Panel Discusses Ways to Make More Money as a Jazz Artist

Taking Ownership of Your Music, Accessing Union Protections, Are Key

Volume C, No. 5May, 2000

Jazz musicians gathered in the 802 Club Room on April 3 to hear distinguished guests including Lou Donaldson, Roy Ayers, Weldon Irvine and Clark Gayton discuss “How to Make More Money as a Jazz Artist.” It was a very well-attended event, which attracted about 80 people and ran until 7:30 p.m., when the Jazz Foundation’s Monday night jam session began.

The Jazz Advisory Committee decided to address the issue of low wages in the jazz industry by asking musicians who have had successful careers, and are still maintaining them years later, how they have achieved this. While not everyone can get rich from the sale of recordings, the committee hoped to show that musicians can have greater control of their careers if they learn more about the business side of our industry.

To do so, they enlisted a group of experienced, insightful and entertaining musicians. Jimmy Owens, the facilitator, noted that the panelists’ resumes are difficult to surpass. Perhaps more important, all have developed a flexibility that has sustained their careers, making them responsive to the changes that have taken place in the music industry and providing new opportunities for their work. One topic each participant was asked to discuss was his success in the contemporary music scene – through music sampling, recordings with hip-hop and R&B artists, etc.


Another objective of the program was to communicate to young musicians the importance of accessing benefits the union offers, such as health coverage, a pension, and wages secured through a collective bargaining agreement. Irvine, a pianist, pointed out that “many musicians are not aware of their rights when it comes to issues such as recording, especially less experienced musicians. They are eager to play and record, or they just need to get paid – and they are willing to take cash without asking for a contract because they see the union as third party interference.” Historically, he said, “this naivete and unawareness has rendered musicians impoverished and bitter. I applaud the union’s attempt to remedy this travesty.”

Jay Schaffner, Assistant Supervisor of Local 802’s Recording Department, discussed the significance of the union’s role in the music industry. He described little-known incentives such as the Special Payments Fund, which provides musicians with additional earnings for each record sold (over 35,000 copies), if it is recorded under a union contract. He also explained “new use” payments, which are generated whenever a recording is used for purposes other than those originally intended.

Schaffner stressed the importance of musicians knowing their recording rights He encouraged musicians to consult with the union to be sure they are receiving fair compensation, and are aware of any future payments they may miss out on by recording without a contract.

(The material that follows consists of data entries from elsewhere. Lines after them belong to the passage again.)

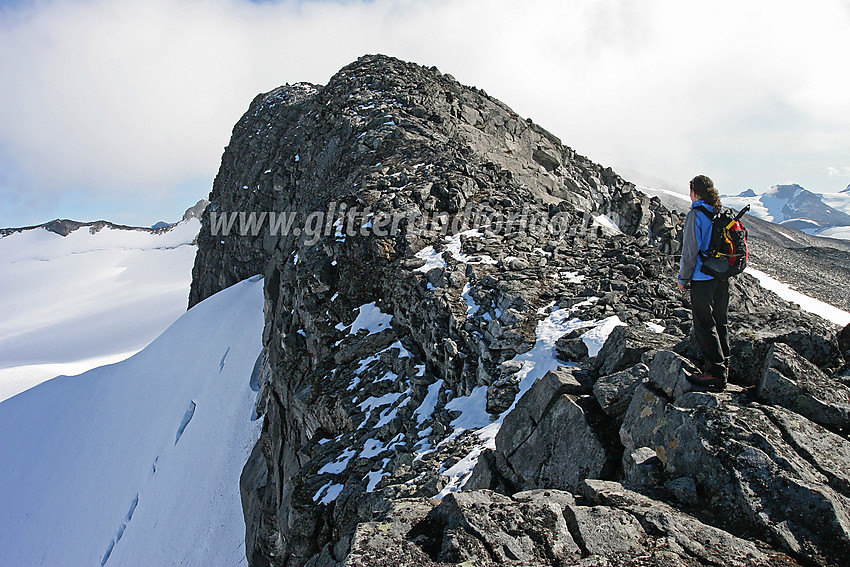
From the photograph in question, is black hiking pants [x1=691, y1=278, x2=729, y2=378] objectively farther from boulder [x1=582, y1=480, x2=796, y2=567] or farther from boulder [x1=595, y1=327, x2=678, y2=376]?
boulder [x1=582, y1=480, x2=796, y2=567]

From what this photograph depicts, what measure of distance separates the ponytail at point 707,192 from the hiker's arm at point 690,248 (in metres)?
0.24

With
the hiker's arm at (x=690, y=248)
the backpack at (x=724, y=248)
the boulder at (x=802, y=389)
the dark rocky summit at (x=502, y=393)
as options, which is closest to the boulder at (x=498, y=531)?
the dark rocky summit at (x=502, y=393)

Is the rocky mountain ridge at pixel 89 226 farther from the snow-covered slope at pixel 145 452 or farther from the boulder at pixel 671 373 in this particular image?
the boulder at pixel 671 373

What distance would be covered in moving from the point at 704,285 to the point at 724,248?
55cm

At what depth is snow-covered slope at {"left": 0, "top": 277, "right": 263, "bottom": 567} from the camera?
23.4 meters

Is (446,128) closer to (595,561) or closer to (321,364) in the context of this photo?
(321,364)

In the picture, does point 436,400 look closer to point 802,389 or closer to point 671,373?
point 671,373

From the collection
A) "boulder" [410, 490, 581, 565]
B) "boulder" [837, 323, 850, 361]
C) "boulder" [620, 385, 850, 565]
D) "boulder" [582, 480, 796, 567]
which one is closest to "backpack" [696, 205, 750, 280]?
"boulder" [620, 385, 850, 565]

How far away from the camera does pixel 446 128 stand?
27.1 meters

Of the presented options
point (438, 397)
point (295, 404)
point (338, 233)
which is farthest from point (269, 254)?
point (438, 397)

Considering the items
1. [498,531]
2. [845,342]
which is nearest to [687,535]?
[498,531]

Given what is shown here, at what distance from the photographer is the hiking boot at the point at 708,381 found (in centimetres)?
616

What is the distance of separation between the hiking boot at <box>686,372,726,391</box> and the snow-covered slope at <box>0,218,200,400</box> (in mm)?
61455

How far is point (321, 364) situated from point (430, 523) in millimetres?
10952
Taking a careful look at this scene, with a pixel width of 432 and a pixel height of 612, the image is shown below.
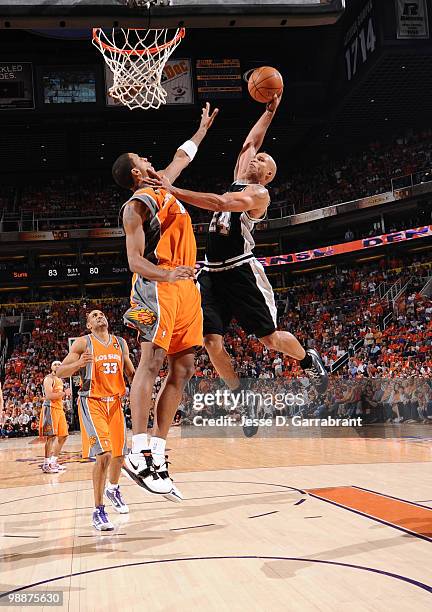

Several of the panelists stressed the importance of ownership and self-determination, and of musicians becoming the “leaders of their own destiny.” An important problem for artists working for the major recording labels is dealing with the business reality, said Ayers, a vibraphonist. Should the label decide to drop you, artists need to know how to maintain themselves and their careers. The clear message seemed to be to avoid allowing the label to be the only lifeline to your career.

Irvine encouraged musicians to study the history of the music business, noting that the same types of problems have been recurring for generations, and musicians continue to make them because they haven’t educated themselves.

Trumpet player Clark Gayton, the youngest panelist, said that he recognized early the importance of understanding the music business and has kept abreast of technological advances, such as MP3, that may help his career.

The issue of taking ownership of one’s music and protecting its use clearly struck a response among the audience as the panelists shared stories of their experiences with record labels. Ayers said that he began pressing his own records early on, but it has been challenging because he is competing against major recording labels with more money and resources.

Also highlighted were new experiences with the use of music sampling. Donaldson and Ayers are two of many artists who are receiving significant compensation for having their music used in popular, R&B, and other commercial uses. They are able to collect for these uses because of agreements between the union and the recording labels.

The next Jazz Open House is Monday, June 12, at 4 p.m. in the 802 Club Room.